We talk about the low gold price in 2015 but at one point in your career gold was $400 and miners were still profitable. Now, we see miners unprofitable at $1100 gold. Why can’t these juniors make money – is there something fundamentally different in the way that the industry is conducting itself that make it so difficult to make money at this gold price?
Much of the difficulty is because the grades being mined today are much lower than in previous years. To counter this, plants have become larger and input costs have increased. However, profitability can and will change according to currency values. We saw this eight months ago when most Canadian producers were barely making any money, but a swing in the Canadian and Australian dollars allowed producers to generate positive cash flow.
What are your thoughts on the massive gold price routing a week ago in the market?
I think a lot of shareholders are throwing in the towel and declaring gold a lousy investment. They see other sectors moving a lot faster and want to get out of precious metals. But this just means that it’s a good time for other investors to get in. I’m doing it personally as the largest shareholder (25%) at McEwen Mining – all of the money I receive from the dividend will be reinvested into the company. What’s in store for McEwen Mining for the remainder of 2015 and into 2016? This year we are expecting our best production year, producing nearly 138,000 oz of gold equivalent. Most of this is due to our El Gallo mine in Mexico, where we expect to see around 50,000 oz produced at a lower cost than previous years. We did experience a gold theft at El Gallo 1 but our insurance has covered 80% of the loss, and we’re still hoping to recover the remainder. Our treasury is strong: we have no debt or sell royalties or metal streams, which I think are quite detrimental to the industry, particularly when margins are being squeezed. We declared our first dividend that will be payable on August 1, 2015.
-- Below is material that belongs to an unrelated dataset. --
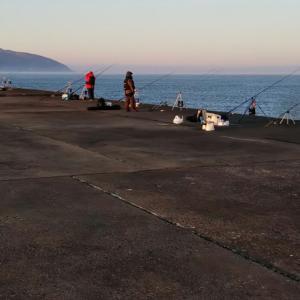 2020 フルスイング NAGE NO.11 マガレイ投戦⑤  せたなブルーの海へ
So paying a dividend can be done in this gold price environment?
Absolutely. I’ve always viewed dividends as a form of discipline for management. You have to pay some “economic rent” to the shareholders as we continue to build our share price.
Should investors be wary of Mexican gold stocks in light of the theft that McEwen experienced at El Gallo?
Gold robberies are rare, but there is a criminal element present in Mexico. We’ve taken quite a few additional steps to raise the deterrent: improved boundary fencing, time delays for entry, and Mexican state police present each time we’re pouring and delivering. While it’s another risk that investors may not have previously considered, the probability of a theft occurringremains low. However, shareholders may want to ask their companies just how safe their facilities are.
Finally, do you have any words of advice for investors interested in small-cap gold stocks to weather this volatile gold price environment?
Look closely at the company’s balance sheet to check their debt levels – the smaller the better. See if they have a treasury large enough to take them through the year without them having to go back to the market. Avoid companies who sell royalties and metal streams. I think that’s the way you should look at a small cap company – the ability not just to survive, but also to be in a position to take advantage of opportunities that come along.